I haven't had squash bug problems for a couple years. I haven't missed them! They are attacking my cucumbers for the first time ever. But in the process of figuring out what to do, I've learned (I think) that there are 2 different types of squash bugs: The squash bug (who eats the leaves and makes them turn brown and die), and Squash vine borers........who lay their eggs (?) into the lower stem of the plants, where they grow and eat and drink the life out of the entire length of that plant's vine.

Today I disposed of about 20 squash bugs. there any trick (without chemicals), dealing with the borer? Do you ever see them flying around?
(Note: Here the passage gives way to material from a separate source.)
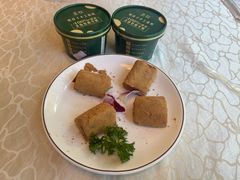 -福来居烤鸭店(天坛二店)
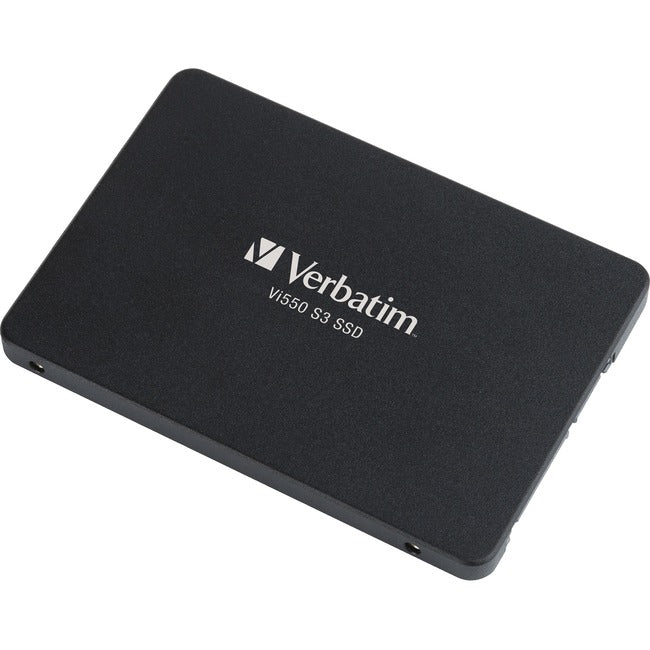 2TB Vi550 SATA III 2.5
I don't believe I have. So they inject their eggs into the bottom of the stem, and their job is done? And that causes the entire vine to wilt and die.?

So here I am with a large number of my cucumber vines wilted and dying. I plant County Fair and I thought it was from cucumber beetles, but I was wrong. It didn't make sense because the County Fair variety is totally resistant to wilt from cuc beetles. I've only see 2-3 of them this entire summer. County Fair is totally resistant to getting bacterial wilt from those beetles.
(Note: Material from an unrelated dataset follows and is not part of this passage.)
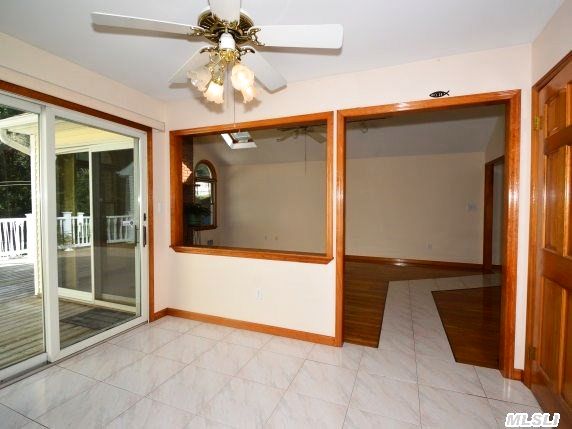 44 Josephine Dr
I've covered the bottom stems of the presently, seemingly healthy cucumber vines with aluminum foil, which I read might help. But who knows. I've decided not to use diatomaceous earth, because it can kill good bugs. my understanding of the 2 different squash bugs correct? I guess it's easier to deal with the bugs than the borers. Oh....I'm growing them up a trellis. I'm also watching my Waltham Butternut squash, but so far, so good (knock on wood). It is also on a trellis.
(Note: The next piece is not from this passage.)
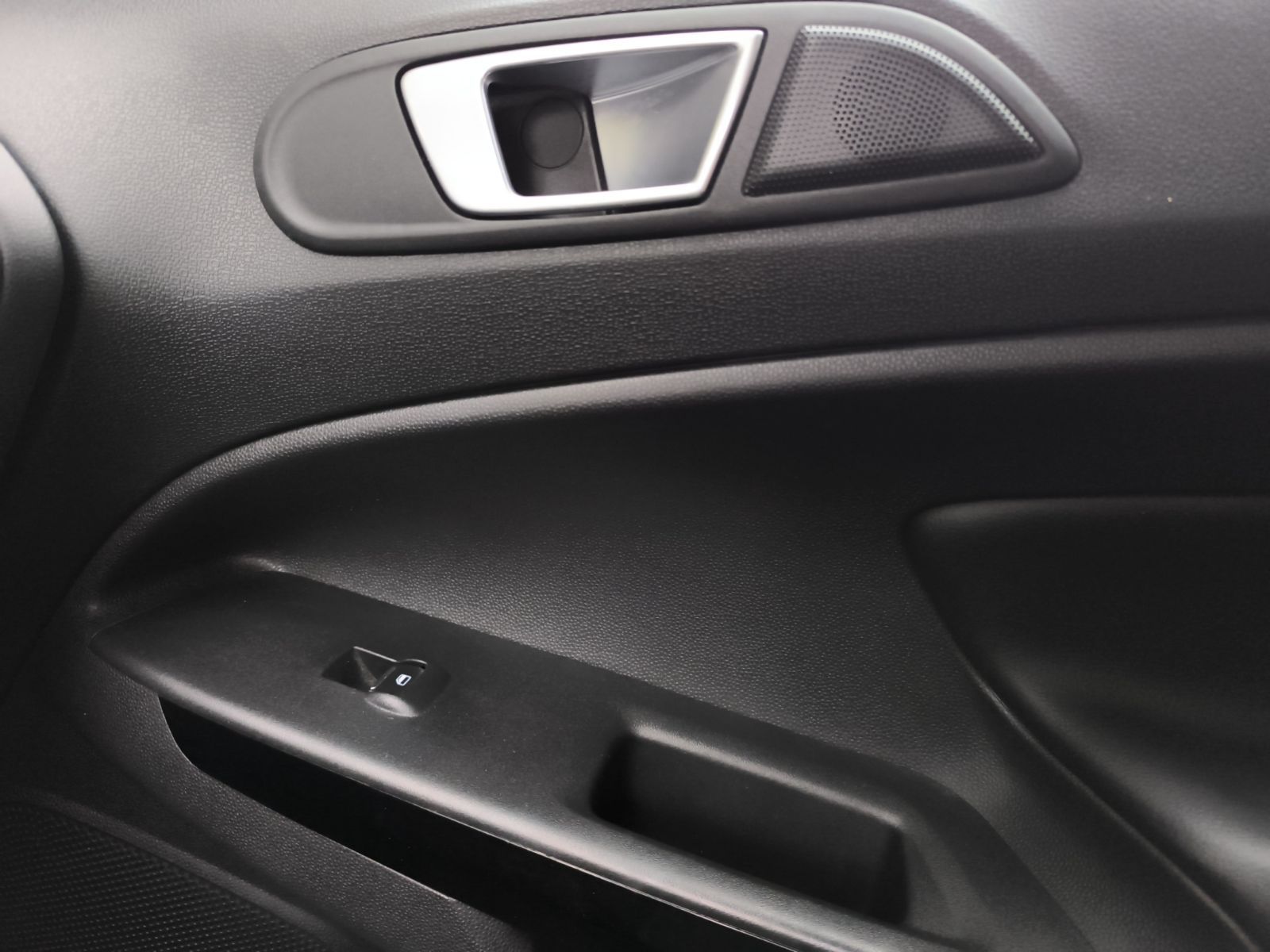 Ford Ecosport Titanium à Ariana - Photo 21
Is the grown squash borer busy doing this all summer? Does the larvae spend the summer/fall/winter in the stem and when it emerges it's a moth?

Sorry for so many questions. I'm just really bummed about all my dead cucumber plants, when they were just starting to produce. I will go out several times a day to catch the bugs, but I'm sort of at a loss with the borers. They're more of a challenge.